__WHAT IS NEEDED__. Rewrite the material below with "the blurred crowd" changed to "the crowd in the stands" and nothing else altered.

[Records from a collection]
------------------------------------------------------------------------

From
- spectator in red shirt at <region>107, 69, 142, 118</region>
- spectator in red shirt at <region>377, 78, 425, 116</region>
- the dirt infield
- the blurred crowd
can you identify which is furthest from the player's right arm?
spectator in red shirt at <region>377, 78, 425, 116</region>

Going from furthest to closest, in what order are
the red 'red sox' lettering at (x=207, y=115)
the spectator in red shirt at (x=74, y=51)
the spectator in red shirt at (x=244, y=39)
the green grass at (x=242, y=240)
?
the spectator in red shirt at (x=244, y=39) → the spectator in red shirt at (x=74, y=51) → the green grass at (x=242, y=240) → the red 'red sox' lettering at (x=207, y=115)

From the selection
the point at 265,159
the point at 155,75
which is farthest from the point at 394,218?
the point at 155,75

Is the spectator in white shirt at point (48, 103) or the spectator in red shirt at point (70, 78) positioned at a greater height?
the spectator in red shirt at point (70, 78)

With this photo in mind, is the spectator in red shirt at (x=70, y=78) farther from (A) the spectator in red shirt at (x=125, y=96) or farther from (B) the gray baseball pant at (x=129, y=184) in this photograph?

------------------------------------------------------------------------

__TASK OUTPUT__.
From
- spectator in red shirt at <region>107, 69, 142, 118</region>
- spectator in red shirt at <region>377, 78, 425, 116</region>
- the dirt infield
- the crowd in the stands
can you identify which is furthest from the player's right arm?
spectator in red shirt at <region>377, 78, 425, 116</region>

Going from furthest to closest, in what order are
the red 'red sox' lettering at (x=207, y=115)
the spectator in red shirt at (x=74, y=51)
the spectator in red shirt at (x=244, y=39)
the green grass at (x=242, y=240)
?
the spectator in red shirt at (x=244, y=39) → the spectator in red shirt at (x=74, y=51) → the green grass at (x=242, y=240) → the red 'red sox' lettering at (x=207, y=115)

From the selection
the point at 265,159
the point at 155,75
which is farthest from the point at 394,218?
the point at 155,75

Is the spectator in white shirt at point (48, 103) or the spectator in red shirt at point (70, 78) positioned at a greater height?
the spectator in red shirt at point (70, 78)

With this photo in mind, is the spectator in red shirt at (x=70, y=78) farther from (A) the spectator in red shirt at (x=125, y=96) or farther from (B) the gray baseball pant at (x=129, y=184) in this photograph?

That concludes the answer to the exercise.